Name: Keava Soil
Title: Coordinator of Recruiting
Year Hired: 2017
Claim to Fame: Scholar of the Law
A law degree is not required to work in LSU football operations.
In Keava Soil’s case, though, it comes in handy.
Soil is the resident J.D. in the department and the most recent full-time addition to the staff. She worked for Sharon Lewis as a student worker before going to law school, and in her 3L year, just before graduation, she sought out Lewis for employment advice.
“She randomly popped up and said, ‘Actually, I have an intern position here, if you want to stay in sports and see how that goes,’” Soil recalls.
With nothing else lined up, Soil jumped at the opportunity: a two-year, full-time internship assisting Lewis as recruiting coordinator.

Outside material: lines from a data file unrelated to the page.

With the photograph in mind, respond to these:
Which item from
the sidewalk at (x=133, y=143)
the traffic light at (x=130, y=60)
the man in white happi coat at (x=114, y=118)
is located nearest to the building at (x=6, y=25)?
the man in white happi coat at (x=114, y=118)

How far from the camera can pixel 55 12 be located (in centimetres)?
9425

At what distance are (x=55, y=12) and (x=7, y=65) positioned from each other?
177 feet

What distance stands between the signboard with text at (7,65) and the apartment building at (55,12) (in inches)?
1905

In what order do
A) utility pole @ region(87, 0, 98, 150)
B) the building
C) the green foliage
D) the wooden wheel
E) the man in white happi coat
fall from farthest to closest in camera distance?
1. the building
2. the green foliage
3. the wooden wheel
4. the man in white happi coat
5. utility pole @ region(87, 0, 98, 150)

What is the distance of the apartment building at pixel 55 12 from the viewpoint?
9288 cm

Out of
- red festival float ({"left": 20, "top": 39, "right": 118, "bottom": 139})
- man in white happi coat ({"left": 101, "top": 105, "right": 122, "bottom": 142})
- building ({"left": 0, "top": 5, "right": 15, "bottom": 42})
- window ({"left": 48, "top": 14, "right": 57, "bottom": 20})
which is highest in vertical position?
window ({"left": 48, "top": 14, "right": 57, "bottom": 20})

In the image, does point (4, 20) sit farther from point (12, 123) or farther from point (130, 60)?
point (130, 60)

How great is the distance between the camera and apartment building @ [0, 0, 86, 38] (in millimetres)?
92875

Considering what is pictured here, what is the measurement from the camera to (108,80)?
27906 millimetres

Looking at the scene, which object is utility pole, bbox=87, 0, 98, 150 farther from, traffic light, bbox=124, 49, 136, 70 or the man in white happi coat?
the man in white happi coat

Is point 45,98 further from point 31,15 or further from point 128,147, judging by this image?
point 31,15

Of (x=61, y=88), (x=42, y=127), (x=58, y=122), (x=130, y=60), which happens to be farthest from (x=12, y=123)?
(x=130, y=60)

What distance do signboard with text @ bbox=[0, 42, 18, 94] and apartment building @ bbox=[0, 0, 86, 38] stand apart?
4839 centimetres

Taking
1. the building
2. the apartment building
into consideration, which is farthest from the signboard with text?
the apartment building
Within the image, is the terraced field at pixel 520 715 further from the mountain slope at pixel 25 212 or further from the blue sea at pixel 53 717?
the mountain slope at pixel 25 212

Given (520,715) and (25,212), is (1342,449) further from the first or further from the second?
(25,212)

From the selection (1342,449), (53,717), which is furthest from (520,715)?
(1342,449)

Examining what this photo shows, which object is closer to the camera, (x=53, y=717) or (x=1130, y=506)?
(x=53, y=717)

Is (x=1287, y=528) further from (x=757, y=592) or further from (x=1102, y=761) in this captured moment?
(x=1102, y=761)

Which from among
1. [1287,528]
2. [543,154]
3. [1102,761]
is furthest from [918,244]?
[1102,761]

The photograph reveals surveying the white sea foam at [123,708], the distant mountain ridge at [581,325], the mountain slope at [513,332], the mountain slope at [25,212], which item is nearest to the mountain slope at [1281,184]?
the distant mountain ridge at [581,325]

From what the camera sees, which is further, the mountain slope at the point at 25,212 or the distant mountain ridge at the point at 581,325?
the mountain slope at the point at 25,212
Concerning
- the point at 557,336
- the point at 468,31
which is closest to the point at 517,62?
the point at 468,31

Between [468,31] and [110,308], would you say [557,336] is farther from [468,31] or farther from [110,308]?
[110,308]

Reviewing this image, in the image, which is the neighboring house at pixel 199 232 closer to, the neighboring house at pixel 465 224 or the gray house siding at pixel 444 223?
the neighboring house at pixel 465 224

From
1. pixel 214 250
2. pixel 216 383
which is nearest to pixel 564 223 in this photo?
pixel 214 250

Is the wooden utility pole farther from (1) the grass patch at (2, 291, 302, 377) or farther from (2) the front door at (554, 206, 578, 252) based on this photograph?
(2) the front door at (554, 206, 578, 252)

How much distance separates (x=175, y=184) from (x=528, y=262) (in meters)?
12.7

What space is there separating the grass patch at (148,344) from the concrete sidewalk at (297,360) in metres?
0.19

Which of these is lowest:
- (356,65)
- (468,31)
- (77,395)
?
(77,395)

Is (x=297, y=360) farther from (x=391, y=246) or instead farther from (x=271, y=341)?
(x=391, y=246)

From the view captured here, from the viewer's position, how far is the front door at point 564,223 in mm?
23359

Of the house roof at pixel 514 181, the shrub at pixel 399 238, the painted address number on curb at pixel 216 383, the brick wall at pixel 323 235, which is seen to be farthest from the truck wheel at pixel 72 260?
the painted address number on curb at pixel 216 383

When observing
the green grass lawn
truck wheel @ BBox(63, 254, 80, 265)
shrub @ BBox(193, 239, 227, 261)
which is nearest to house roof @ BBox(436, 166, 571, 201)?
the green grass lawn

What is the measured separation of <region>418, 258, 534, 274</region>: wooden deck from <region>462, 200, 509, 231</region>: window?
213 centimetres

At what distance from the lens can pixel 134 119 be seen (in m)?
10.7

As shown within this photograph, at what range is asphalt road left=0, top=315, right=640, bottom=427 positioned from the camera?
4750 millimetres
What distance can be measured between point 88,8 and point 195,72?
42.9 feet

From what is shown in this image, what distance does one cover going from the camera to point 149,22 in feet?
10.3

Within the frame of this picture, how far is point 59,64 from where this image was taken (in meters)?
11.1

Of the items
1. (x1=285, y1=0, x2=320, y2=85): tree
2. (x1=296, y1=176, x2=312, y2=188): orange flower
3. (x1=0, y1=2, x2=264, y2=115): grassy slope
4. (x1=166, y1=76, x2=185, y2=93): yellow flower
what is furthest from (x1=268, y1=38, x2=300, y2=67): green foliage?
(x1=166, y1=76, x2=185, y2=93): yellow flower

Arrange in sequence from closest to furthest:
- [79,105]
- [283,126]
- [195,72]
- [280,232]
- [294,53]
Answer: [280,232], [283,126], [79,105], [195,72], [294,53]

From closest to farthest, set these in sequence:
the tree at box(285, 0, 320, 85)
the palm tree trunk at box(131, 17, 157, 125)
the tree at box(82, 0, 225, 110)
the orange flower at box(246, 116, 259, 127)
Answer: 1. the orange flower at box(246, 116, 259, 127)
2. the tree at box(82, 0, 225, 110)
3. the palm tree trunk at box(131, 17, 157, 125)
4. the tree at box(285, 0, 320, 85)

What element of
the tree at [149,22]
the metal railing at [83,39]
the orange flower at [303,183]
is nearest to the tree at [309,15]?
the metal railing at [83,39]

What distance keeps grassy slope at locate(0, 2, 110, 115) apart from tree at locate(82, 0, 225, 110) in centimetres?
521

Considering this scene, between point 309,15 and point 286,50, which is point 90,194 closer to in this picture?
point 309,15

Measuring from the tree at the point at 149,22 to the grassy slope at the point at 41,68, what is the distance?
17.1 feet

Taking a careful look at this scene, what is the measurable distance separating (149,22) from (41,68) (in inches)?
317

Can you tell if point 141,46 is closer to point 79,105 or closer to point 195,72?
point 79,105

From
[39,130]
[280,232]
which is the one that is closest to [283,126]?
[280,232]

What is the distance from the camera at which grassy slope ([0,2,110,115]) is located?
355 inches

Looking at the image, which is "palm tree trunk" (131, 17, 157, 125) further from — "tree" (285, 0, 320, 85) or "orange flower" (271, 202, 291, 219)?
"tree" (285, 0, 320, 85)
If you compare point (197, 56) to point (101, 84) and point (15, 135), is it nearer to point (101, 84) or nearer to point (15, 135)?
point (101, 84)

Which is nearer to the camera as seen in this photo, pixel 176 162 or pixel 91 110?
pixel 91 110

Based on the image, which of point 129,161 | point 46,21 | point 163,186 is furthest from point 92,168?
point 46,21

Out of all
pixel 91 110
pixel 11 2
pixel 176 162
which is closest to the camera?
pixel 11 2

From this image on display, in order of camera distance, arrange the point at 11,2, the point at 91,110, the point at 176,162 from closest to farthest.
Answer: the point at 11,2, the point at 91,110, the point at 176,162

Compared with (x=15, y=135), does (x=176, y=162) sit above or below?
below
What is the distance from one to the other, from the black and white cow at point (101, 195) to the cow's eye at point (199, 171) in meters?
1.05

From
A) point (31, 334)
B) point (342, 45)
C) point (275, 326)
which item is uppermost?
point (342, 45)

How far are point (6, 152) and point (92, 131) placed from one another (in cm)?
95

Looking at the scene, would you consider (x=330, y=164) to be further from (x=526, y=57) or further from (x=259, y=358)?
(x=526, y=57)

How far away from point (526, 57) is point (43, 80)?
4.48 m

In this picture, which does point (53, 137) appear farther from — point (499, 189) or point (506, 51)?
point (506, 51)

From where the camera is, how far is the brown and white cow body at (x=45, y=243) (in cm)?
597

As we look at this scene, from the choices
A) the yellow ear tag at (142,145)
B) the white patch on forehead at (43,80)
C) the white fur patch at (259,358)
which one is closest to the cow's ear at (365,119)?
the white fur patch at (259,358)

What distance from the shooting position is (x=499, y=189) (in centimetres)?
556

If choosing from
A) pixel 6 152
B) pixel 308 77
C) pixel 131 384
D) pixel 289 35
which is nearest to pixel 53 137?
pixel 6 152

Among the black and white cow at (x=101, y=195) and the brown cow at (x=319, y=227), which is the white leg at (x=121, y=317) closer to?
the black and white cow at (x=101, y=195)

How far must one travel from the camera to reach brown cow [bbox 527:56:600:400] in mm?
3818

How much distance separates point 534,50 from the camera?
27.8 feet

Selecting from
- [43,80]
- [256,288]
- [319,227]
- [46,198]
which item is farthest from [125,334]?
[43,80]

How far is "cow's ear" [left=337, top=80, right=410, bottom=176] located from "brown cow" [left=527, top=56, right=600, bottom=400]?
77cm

“It was supposed to be a two-year internship,” Soil says. “I worked really hard, did a good job, and she ended up creating a position for me as coordinator of recruiting.”
Lewis knows it’s wise to keep a good lawyer around. Soil’s plans upon entering law school were to either get into sports law – working in the Saints’ legal department had been a dream job of hers, she says – or into compliance. Lewis saw Soil’s nose for interpretations of complex or vague NCAA, SEC, and in-house regulations as a worthwhile skill set to retain.
Football operations always defers to LSU’s compliance office, of course, but everything they do – from mail outs to official visits – has a compliance aspect, and Soil’s legal background becomes valuable when clarification is required.
“Some [regulations] are extremely vague,” she says. “You can interpret it so many ways, which makes it difficult, but it’s also fun, because I like to see how others interpret it.”
There is plenty of work unrelated to the law, of course. Coordinating visits, streamlining events, and game days that extend well into the early hours of Sunday morning. Her job became officially full-time this spring, she says.
She wouldn’t admit it, but the key to sticking around was becoming indispensible to The Boss Lady. The same traits required to get through law school – dedication, intelligence, and discernment – became vital to Lewis, and Lewis’ mentorship, Soil says, has been vital to her.
“She’s a great mentor,” Soil says. “She runs everything. She’s awesome to look up to, and she’s given me an awesome opportunity.”